Work order 1: Quote the post on Python data analysis tools word for word from "First, a bit" up to and including "final project submission.".

Exercise text:
# # # # # # #
IPython Notebook, Numpy, Pandas, MongoDB, R — for the better part of a year now, I have been trying out these technologies as part of Udacity's Data Analyst Nanodegree. My undergrad education barely touched on data visualization or more broadly data science, and so I figured being exposed to the aforementioned technologies would be fun. And fun it has been, with R's powerful IDE-powered data mundging and visualization techniques having been particularly revelatory. I learned enough of R to create some complex visualizations, and was impressed by how easy is to import data into its Dataframe representations and then transform and visualize that data. I also thought RStudio's paradigm of continuously intermixed code editing and execution was superior to my habitual workflow of just endlessly cycling between tweaking and executing of Python scripts.
Still, R is a not-quite-general-purpose-language and I hit upon multiple instances in which simple things were hard to do. In such times, I could not help but miss the powers of Python, a language I have tons of experience with and which is about as general purpose as it gets. Luckily, the courses also covered the equivalent of an R implementation for Python: the Python Data Analysis Library, Pandas. This let me use the features of R I now liked — dataframes, powerful plotting methods, elegant methods for transforming data — with Python's lovely syntax and libraries I already knew and loved. And soon I got to do just that, using both Pandas and the supremely good Machine Learning package Scikit-learn for the final project of Udacity's Intro to Machine Learning Course. Not only that, but I also used IPython Notebook for RStudio-esque intermixed code editing and execution and nice PDF output.
I had such a nice experience with this combination of tools that I decided to dedicate a post to it, and what follows is mostly a summation of that experience. Reading it should be sufficient to get a general idea for why these tools are useful, whereas a much more detailed introdution and tutorial for Pandas can be found elsewhere (for instance here). Incidentally, this whole post was written in IPython Notebook and the source of that can be found here with the produced HTML here.
First, a bit about the project. The task was to first explore and clean a given dataset, and then train classification models using it. The dataset contained dozens of features about roughly 150 important employees from the notoriously corrupt company Enron, witch were classified as either a "Person of Interest" or not based on the outcome of investigations into Enron's corruption. It's a tiny dataset and not what I would have chosen, but such were the instructions. The data was provided in a bunch of Python dictionaries, and at first I just used a Python script to change it into a CSV and started exploring it in RStudio. But, it soon dawned on me that I would be much better off just working entirely in Python, and the following code is taken verbatim from my final project submission.
And so, the code. Following some imports and a '%matplotlib notebook' comment to allow plotting within IPython, I loaded the data using pickle and printed out some basic things about it (not yet using Pandas):
import matplotlib.pyplot as plt
import matplotlib
import pickle
import pandas as pd
import numpy as np
from IPython.display import display
%matplotlib notebook
enron_data = pickle.load(open("./ud120-projects/final_project/final_project_dataset.pkl", "rb"))
print("Number of people: %d"%len(enron_data.keys()))
print("Number of features per person: %d"%len(list(enron_data.values())[0]))
# # # # # # #
Supplied entries:

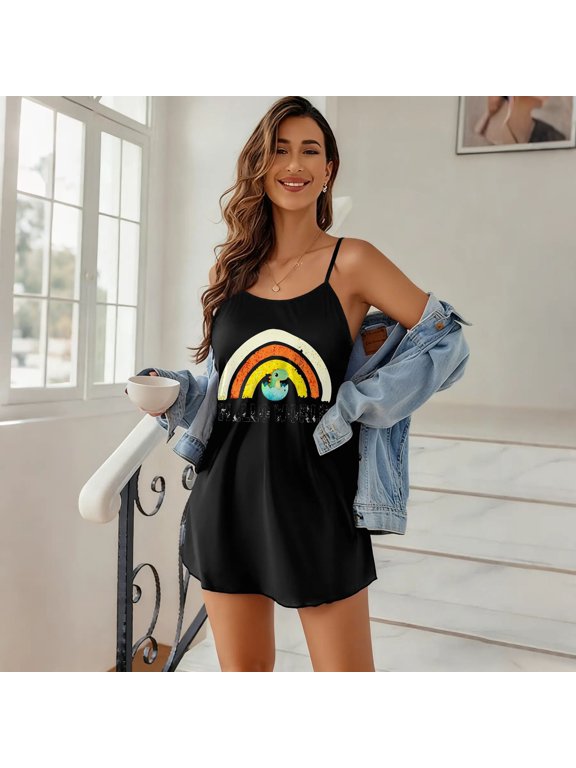 Women's Classic Rainbow Graphic Cami Nightgown, Spaghetti Strap Sleeveless Sleep Dress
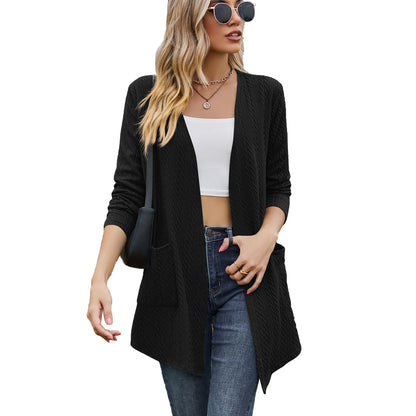 Damen Strickjacke mit offener Front und eingearbeiteten Taschen Stalluxe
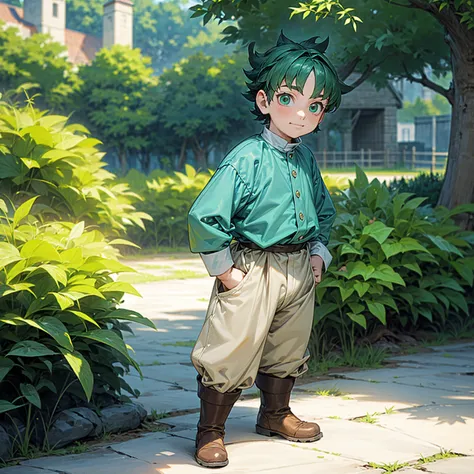 solo character, full body version, kid boy, very fat, green eyes, blue color hair, bob hair, casual clothing, white color clothi...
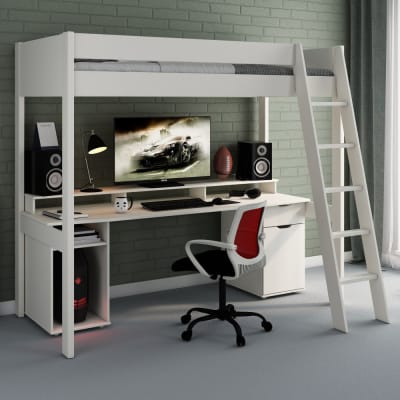 Lit mezzanine avec bureau en pin blanc 90x200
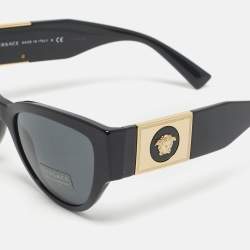 Pre Owned Versace Black MOD 4398 Medusa Cat Eye Sunglasses
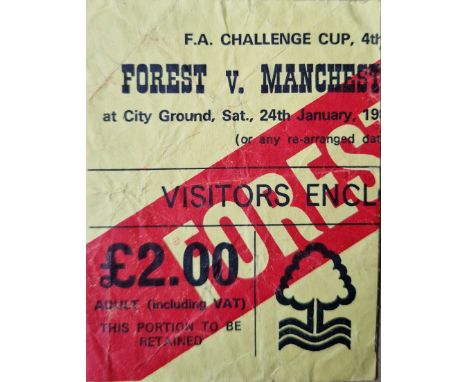 1980-81 NOTTINGHAM FOREST V MANCHESTER UNITED FA CUP TICKET
Folds
Ref SR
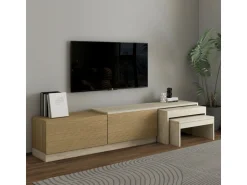 Meuble TV en bois "Nest" - 180 x 30 x 36 cm - Beige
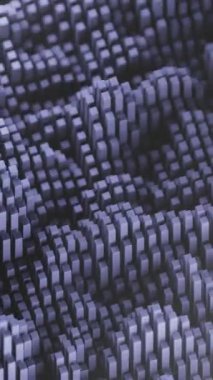 Basitleştirilmiş blockchain stilize geometrik şekillerle tasvir edilir, merkezi olmayan teknolojinin modern ve soyut bir temsilini sunar.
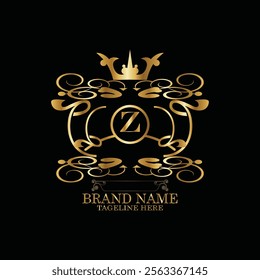 creative  initial  latter z logo design with modern business vector template.  creative isolated z monogram logo design with new latter logo golden color and black background . design of elements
# # # # # # #
Work order 2: Print the listing unchanged from its first line up to and including the line with "Basitleştirilmiş blockchain stilize", and leave the pictures out.

Response box 1:
First, a bit about the project. The task was to first explore and clean a given dataset, and then train classification models using it. The dataset contained dozens of features about roughly 150 important employees from the notoriously corrupt company Enron, witch were classified as either a "Person of Interest" or not based on the outcome of investigations into Enron's corruption. It's a tiny dataset and not what I would have chosen, but such were the instructions. The data was provided in a bunch of Python dictionaries, and at first I just used a Python script to change it into a CSV and started exploring it in RStudio. But, it soon dawned on me that I would be much better off just working entirely in Python, and the following code is taken verbatim from my final project submission.

Response box 2:
 Women's Classic Rainbow Graphic Cami Nightgown, Spaghetti Strap Sleeveless Sleep Dress
 Damen Strickjacke mit offener Front und eingearbeiteten Taschen Stalluxe
 solo character, full body version, kid boy, very fat, green eyes, blue color hair, bob hair, casual clothing, white color clothi...
 Lit mezzanine avec bureau en pin blanc 90x200
 Pre Owned Versace Black MOD 4398 Medusa Cat Eye Sunglasses
 1980-81 NOTTINGHAM FOREST V MANCHESTER UNITED FA CUP TICKET
Folds
Ref SR
 Meuble TV en bois "Nest" - 180 x 30 x 36 cm - Beige
 Basitleştirilmiş blockchain stilize geometrik şekillerle tasvir edilir, merkezi olmayan teknolojinin modern ve soyut bir temsilini sunar.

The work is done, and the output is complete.